### Stated exercise
Could you give the data below again, exactly and completely?

### Dataset entries
· · · · ·

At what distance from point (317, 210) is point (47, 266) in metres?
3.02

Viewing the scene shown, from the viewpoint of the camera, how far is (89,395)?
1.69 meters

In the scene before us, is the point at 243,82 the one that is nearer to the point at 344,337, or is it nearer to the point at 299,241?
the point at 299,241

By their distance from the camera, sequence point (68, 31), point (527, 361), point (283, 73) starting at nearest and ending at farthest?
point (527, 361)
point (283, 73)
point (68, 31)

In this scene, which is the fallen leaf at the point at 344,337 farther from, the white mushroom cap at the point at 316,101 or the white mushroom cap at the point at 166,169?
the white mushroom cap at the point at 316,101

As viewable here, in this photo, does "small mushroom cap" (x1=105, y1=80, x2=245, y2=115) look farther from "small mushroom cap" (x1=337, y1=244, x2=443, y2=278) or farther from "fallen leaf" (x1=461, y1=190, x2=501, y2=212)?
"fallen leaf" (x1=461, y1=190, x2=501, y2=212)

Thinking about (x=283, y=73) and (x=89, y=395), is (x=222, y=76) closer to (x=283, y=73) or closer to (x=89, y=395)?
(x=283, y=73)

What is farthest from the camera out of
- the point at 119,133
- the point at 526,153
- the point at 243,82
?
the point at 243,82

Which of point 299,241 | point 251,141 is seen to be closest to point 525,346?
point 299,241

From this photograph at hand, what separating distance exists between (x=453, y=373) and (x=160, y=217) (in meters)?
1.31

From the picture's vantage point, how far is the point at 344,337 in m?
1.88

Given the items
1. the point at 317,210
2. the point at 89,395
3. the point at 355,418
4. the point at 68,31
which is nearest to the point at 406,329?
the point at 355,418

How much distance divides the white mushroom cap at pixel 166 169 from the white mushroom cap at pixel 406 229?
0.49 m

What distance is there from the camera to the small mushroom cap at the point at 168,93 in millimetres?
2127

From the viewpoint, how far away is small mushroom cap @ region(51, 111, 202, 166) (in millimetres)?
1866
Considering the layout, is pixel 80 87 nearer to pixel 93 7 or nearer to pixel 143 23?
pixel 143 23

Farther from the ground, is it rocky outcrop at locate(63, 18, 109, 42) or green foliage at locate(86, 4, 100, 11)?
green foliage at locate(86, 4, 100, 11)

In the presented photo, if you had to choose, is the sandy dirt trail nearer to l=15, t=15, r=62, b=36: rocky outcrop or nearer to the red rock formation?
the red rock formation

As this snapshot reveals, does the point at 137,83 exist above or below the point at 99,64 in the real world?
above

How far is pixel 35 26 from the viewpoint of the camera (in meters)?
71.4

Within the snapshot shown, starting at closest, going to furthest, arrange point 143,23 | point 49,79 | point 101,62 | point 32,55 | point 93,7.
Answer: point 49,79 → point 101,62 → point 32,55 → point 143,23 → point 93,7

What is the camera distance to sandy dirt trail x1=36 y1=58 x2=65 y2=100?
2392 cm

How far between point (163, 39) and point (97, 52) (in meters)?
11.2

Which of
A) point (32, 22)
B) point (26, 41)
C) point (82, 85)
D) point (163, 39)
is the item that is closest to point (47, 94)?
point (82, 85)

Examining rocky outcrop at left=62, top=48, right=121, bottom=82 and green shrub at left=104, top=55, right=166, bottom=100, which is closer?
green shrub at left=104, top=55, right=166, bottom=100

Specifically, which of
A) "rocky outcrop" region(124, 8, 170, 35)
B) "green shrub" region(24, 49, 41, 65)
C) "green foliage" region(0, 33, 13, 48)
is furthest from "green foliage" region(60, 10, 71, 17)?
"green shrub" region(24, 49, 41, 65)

· · · · ·

### Written solution
At what distance from point (317, 210) is point (47, 266) in metres?
3.02

Viewing the scene shown, from the viewpoint of the camera, how far is (89,395)?
1.69 meters

In the scene before us, is the point at 243,82 the one that is nearer to the point at 344,337, or is it nearer to the point at 299,241?
the point at 299,241

By their distance from the camera, sequence point (68, 31), point (527, 361), point (283, 73) starting at nearest and ending at farthest?
point (527, 361)
point (283, 73)
point (68, 31)

In this scene, which is the fallen leaf at the point at 344,337 farther from, the white mushroom cap at the point at 316,101 or the white mushroom cap at the point at 166,169?
the white mushroom cap at the point at 316,101

As viewable here, in this photo, does "small mushroom cap" (x1=105, y1=80, x2=245, y2=115) look farther from "small mushroom cap" (x1=337, y1=244, x2=443, y2=278) or farther from "fallen leaf" (x1=461, y1=190, x2=501, y2=212)?
"fallen leaf" (x1=461, y1=190, x2=501, y2=212)

Thinking about (x=283, y=73) and (x=89, y=395), is (x=222, y=76) closer to (x=283, y=73) or closer to (x=89, y=395)?
(x=283, y=73)

What is farthest from the camera out of
- the point at 119,133
- the point at 526,153
- the point at 243,82
?
the point at 243,82

Which of point 299,241 | point 251,141 is seen to be closest to point 525,346?
point 299,241

From this photograph at hand, what separating distance exists between (x=453, y=373) and (x=160, y=217) (in meters)?
1.31

From the picture's vantage point, how far is the point at 344,337 in m?
1.88

Given the items
1. the point at 317,210
2. the point at 89,395
3. the point at 355,418
4. the point at 68,31
which is nearest to the point at 406,329?
the point at 355,418

How much distance divides the white mushroom cap at pixel 166 169 from the white mushroom cap at pixel 406 229?
0.49 m

What distance is there from the camera to the small mushroom cap at the point at 168,93 in millimetres?
2127

From the viewpoint, how far away is small mushroom cap @ region(51, 111, 202, 166) (in millimetres)?
1866
Considering the layout, is pixel 80 87 nearer to pixel 93 7 or nearer to pixel 143 23?
pixel 143 23

Farther from the ground, is it rocky outcrop at locate(63, 18, 109, 42) or green foliage at locate(86, 4, 100, 11)?
green foliage at locate(86, 4, 100, 11)

In the presented photo, if you had to choose, is the sandy dirt trail nearer to l=15, t=15, r=62, b=36: rocky outcrop or nearer to the red rock formation?
the red rock formation

As this snapshot reveals, does the point at 137,83 exist above or below the point at 99,64 in the real world?
above

How far is pixel 35 26 from the viewpoint of the camera (in meters)?
71.4

Within the snapshot shown, starting at closest, going to furthest, arrange point 143,23 | point 49,79 | point 101,62 | point 32,55 | point 93,7.
Answer: point 49,79 → point 101,62 → point 32,55 → point 143,23 → point 93,7

What is the camera distance to sandy dirt trail x1=36 y1=58 x2=65 y2=100?
2392 cm

How far between point (163, 39) and point (97, 52) (in meters)?
11.2

Which of
A) point (32, 22)
B) point (26, 41)
C) point (82, 85)
D) point (163, 39)
is the item that is closest to point (47, 94)?
point (82, 85)

Examining rocky outcrop at left=62, top=48, right=121, bottom=82 and green shrub at left=104, top=55, right=166, bottom=100, which is closer?
green shrub at left=104, top=55, right=166, bottom=100

Specifically, which of
A) "rocky outcrop" region(124, 8, 170, 35)
B) "green shrub" region(24, 49, 41, 65)
C) "green foliage" region(0, 33, 13, 48)
is furthest from "green foliage" region(60, 10, 71, 17)?
"green shrub" region(24, 49, 41, 65)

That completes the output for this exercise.